> Activity
Everything in the listing below should be written out again exactly, except the pictures.

> Excerpted records
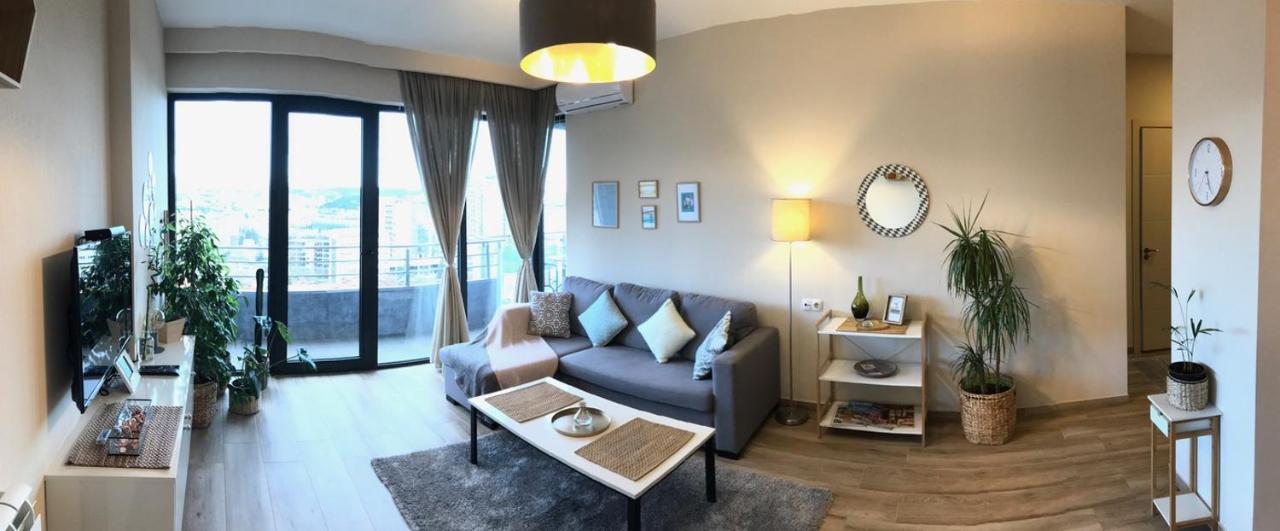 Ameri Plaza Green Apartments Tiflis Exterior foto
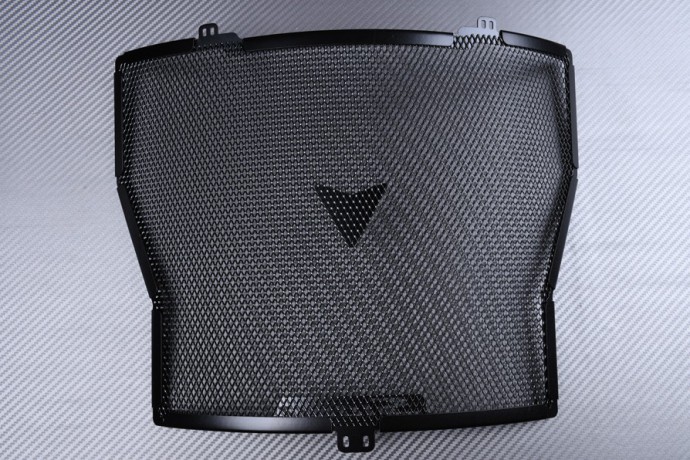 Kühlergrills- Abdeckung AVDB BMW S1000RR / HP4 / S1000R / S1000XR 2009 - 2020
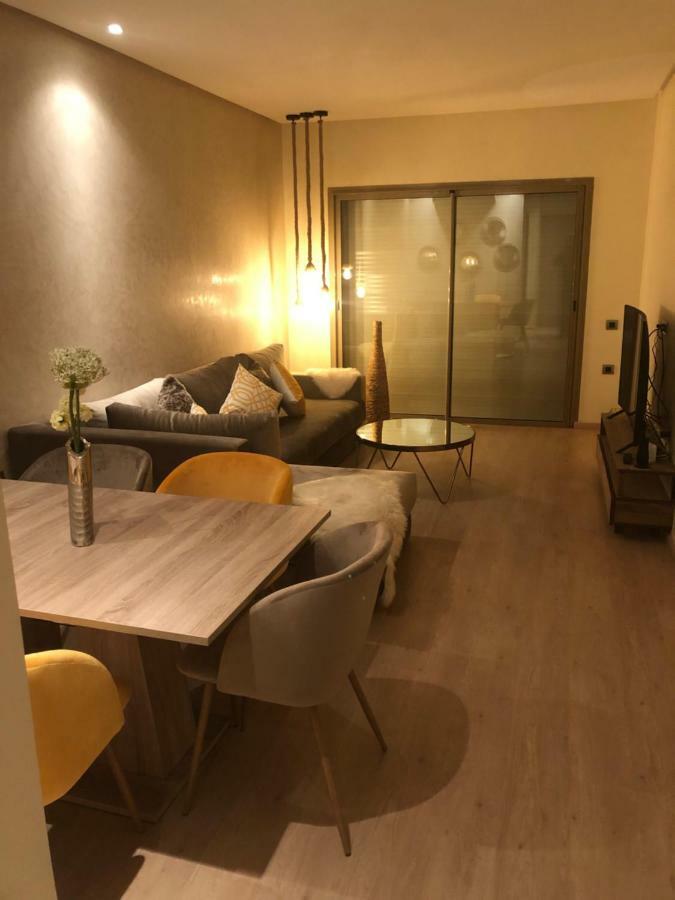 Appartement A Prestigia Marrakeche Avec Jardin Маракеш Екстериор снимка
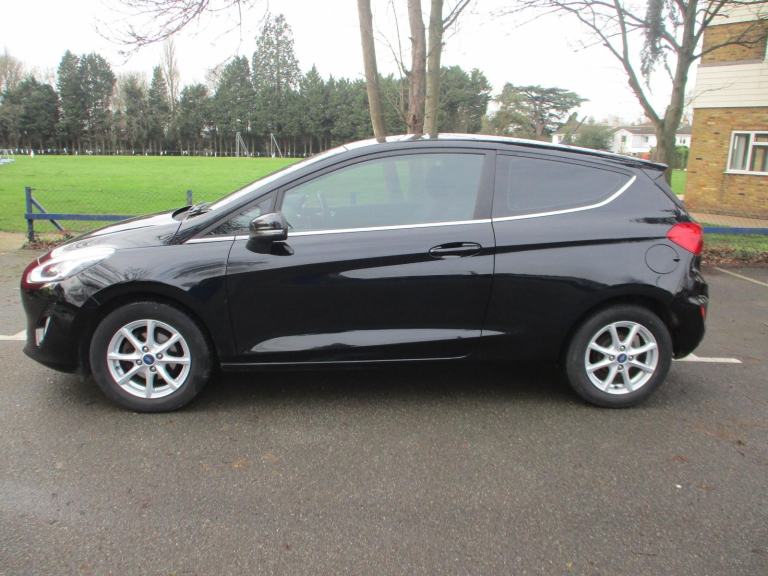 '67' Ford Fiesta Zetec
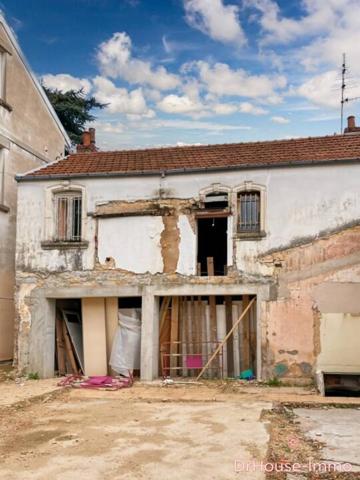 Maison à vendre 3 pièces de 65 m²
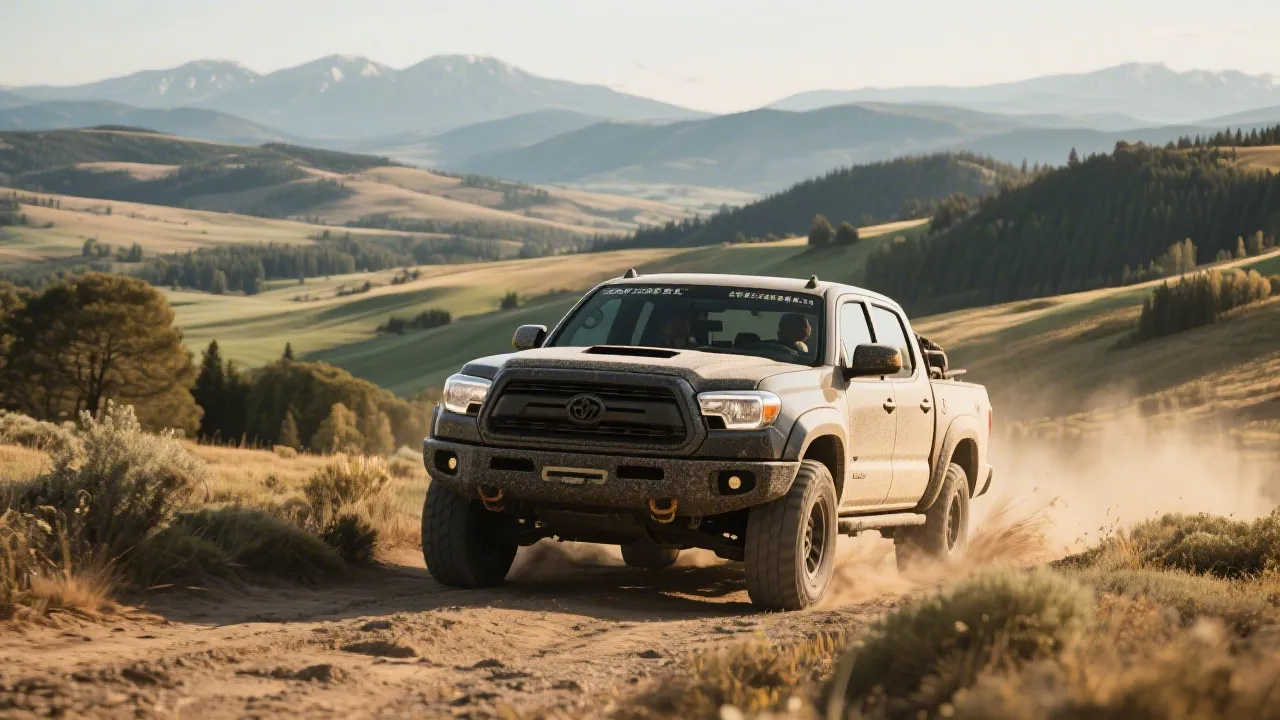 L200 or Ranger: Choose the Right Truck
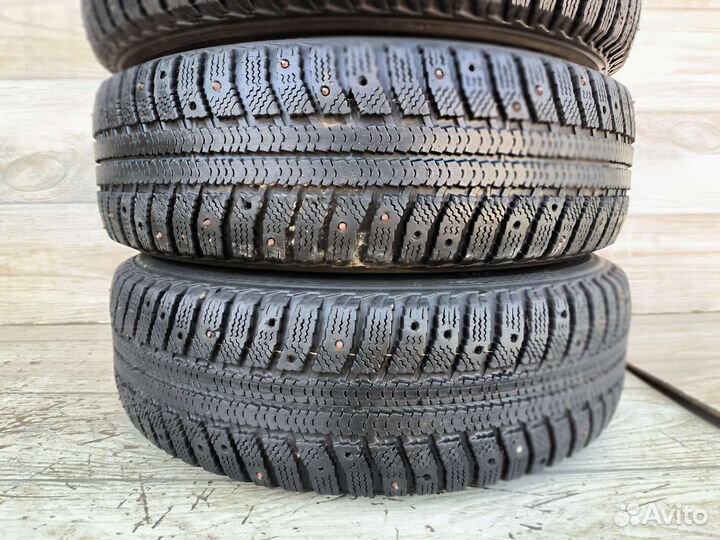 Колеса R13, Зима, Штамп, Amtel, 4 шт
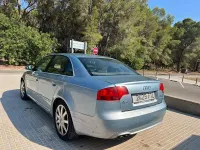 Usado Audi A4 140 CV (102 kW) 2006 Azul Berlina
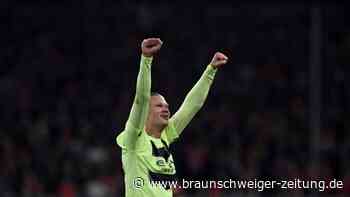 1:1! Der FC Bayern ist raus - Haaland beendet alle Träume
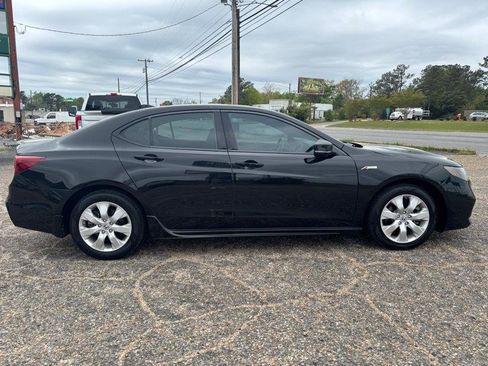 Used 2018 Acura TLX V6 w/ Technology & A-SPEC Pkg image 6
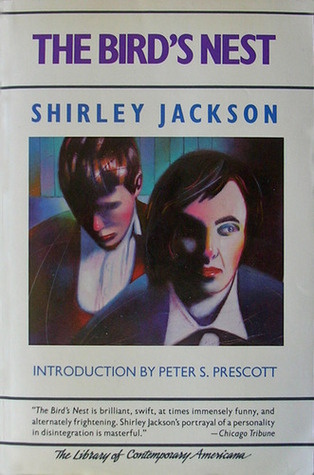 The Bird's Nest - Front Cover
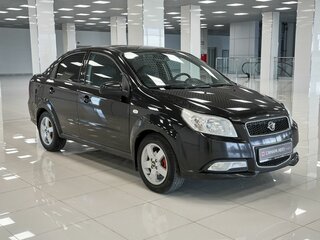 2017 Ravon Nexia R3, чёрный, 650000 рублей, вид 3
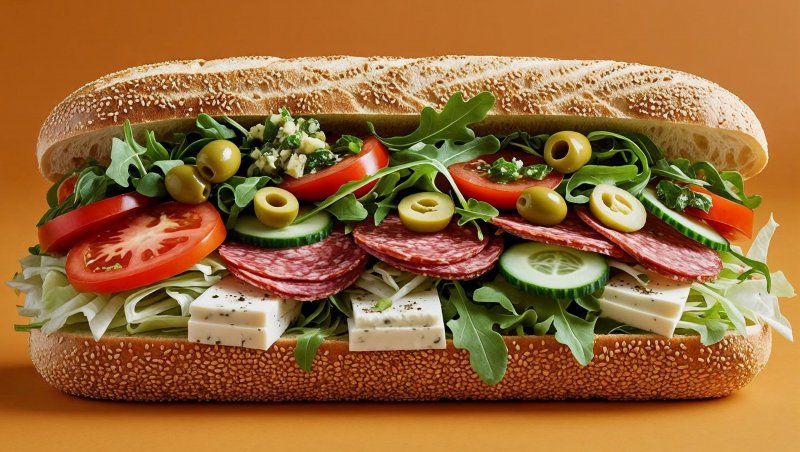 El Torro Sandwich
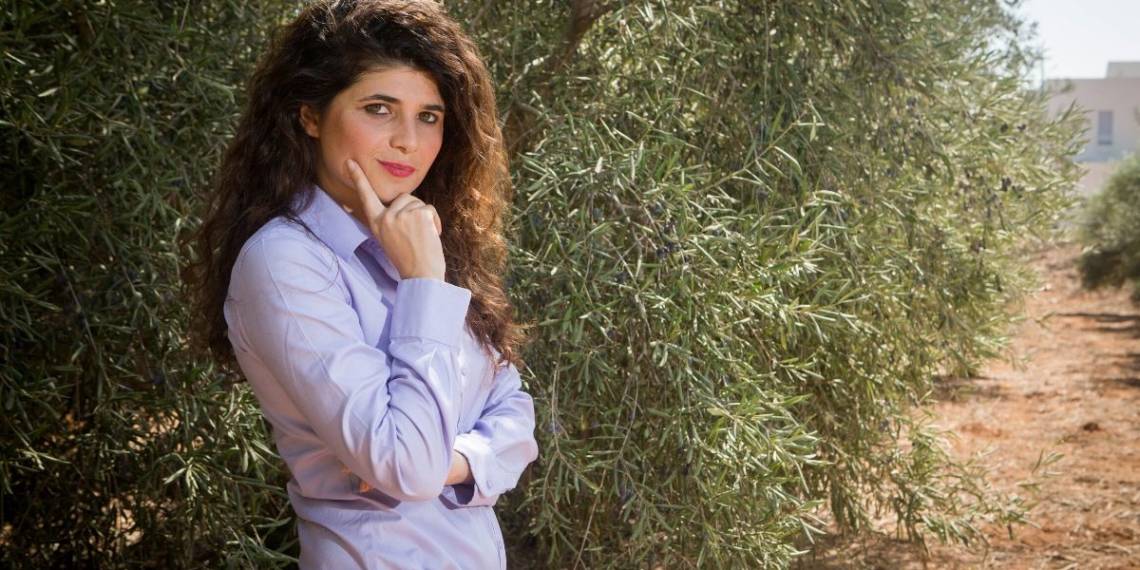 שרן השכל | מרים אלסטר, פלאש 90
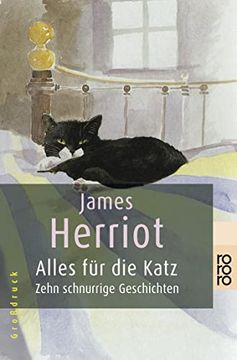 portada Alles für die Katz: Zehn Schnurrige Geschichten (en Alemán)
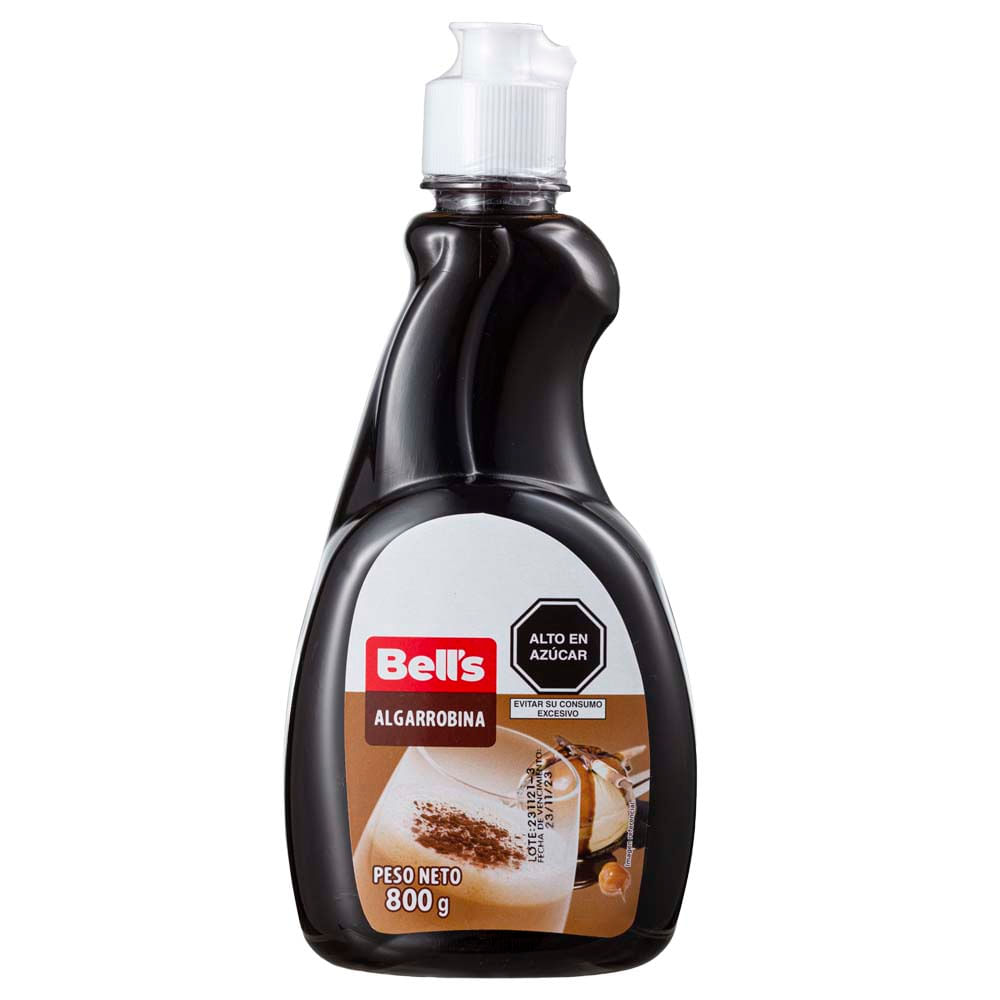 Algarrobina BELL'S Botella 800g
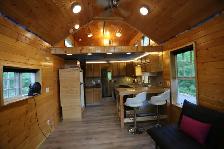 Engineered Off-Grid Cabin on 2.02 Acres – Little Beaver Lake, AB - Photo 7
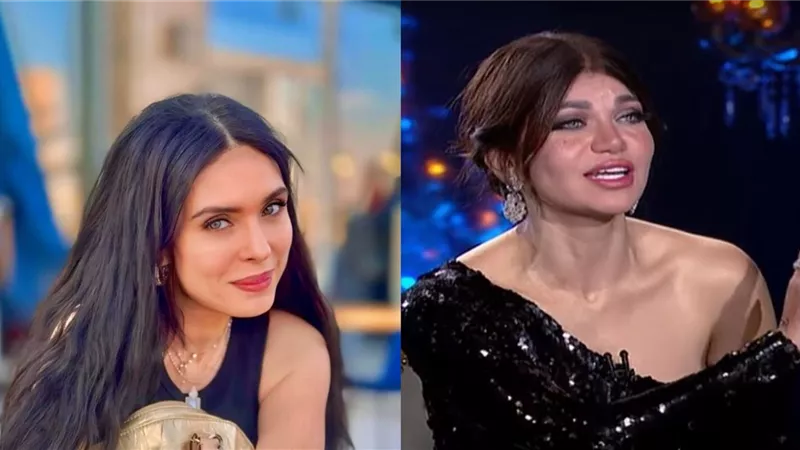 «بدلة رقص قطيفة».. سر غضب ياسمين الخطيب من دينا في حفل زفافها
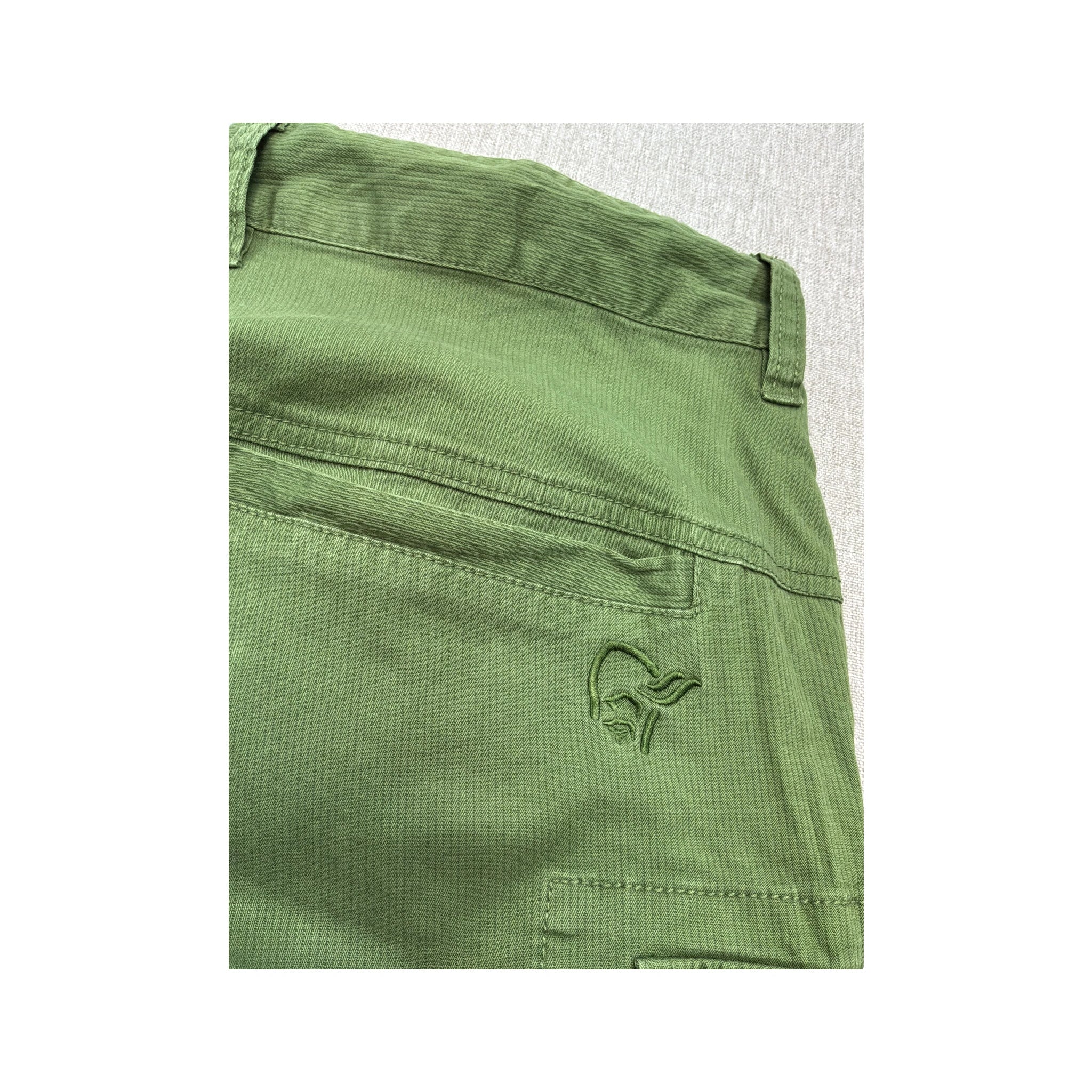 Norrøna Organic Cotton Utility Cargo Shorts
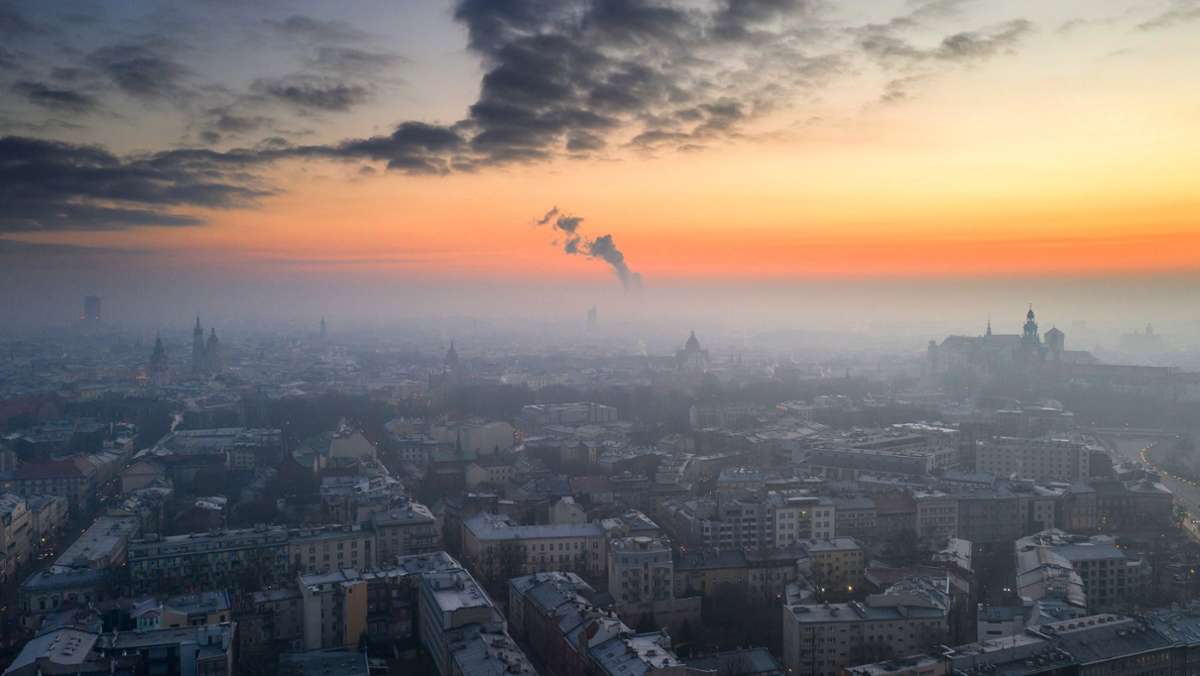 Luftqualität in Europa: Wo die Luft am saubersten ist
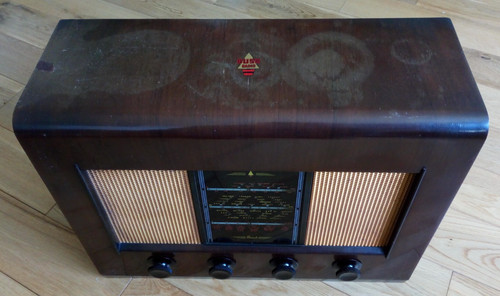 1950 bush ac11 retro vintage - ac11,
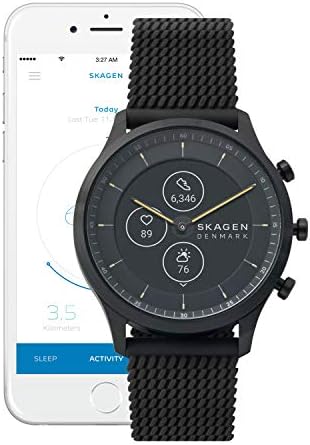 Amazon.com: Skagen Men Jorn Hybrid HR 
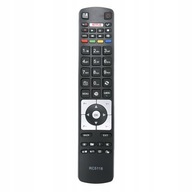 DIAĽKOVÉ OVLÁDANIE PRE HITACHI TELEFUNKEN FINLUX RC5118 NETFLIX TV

> Task result
 Ameri Plaza Green Apartments Tiflis Exterior foto
 Kühlergrills- Abdeckung AVDB BMW S1000RR / HP4 / S1000R / S1000XR 2009 - 2020
 Appartement A Prestigia Marrakeche Avec Jardin Маракеш Екстериор снимка
 '67' Ford Fiesta Zetec
 Maison à vendre 3 pièces de 65 m²
 L200 or Ranger: Choose the Right Truck
 Колеса R13, Зима, Штамп, Amtel, 4 шт
 Usado Audi A4 140 CV (102 kW) 2006 Azul Berlina
 1:1! Der FC Bayern ist raus - Haaland beendet alle Träume
 Used 2018 Acura TLX V6 w/ Technology & A-SPEC Pkg image 6
 The Bird's Nest - Front Cover
 2017 Ravon Nexia R3, чёрный, 650000 рублей, вид 3
 El Torro Sandwich
 שרן השכל | מרים אלסטר, פלאש 90
 portada Alles für die Katz: Zehn Schnurrige Geschichten (en Alemán)
 Algarrobina BELL'S Botella 800g
 Engineered Off-Grid Cabin on 2.02 Acres – Little Beaver Lake, AB - Photo 7
 «بدلة رقص قطيفة».. سر غضب ياسمين الخطيب من دينا في حفل زفافها
 Norrøna Organic Cotton Utility Cargo Shorts
 Luftqualität in Europa: Wo die Luft am saubersten ist
 1950 bush ac11 retro vintage - ac11,
 Amazon.com: Skagen Men Jorn Hybrid HR 
 DIAĽKOVÉ OVLÁDANIE PRE HITACHI TELEFUNKEN FINLUX RC5118 NETFLIX TV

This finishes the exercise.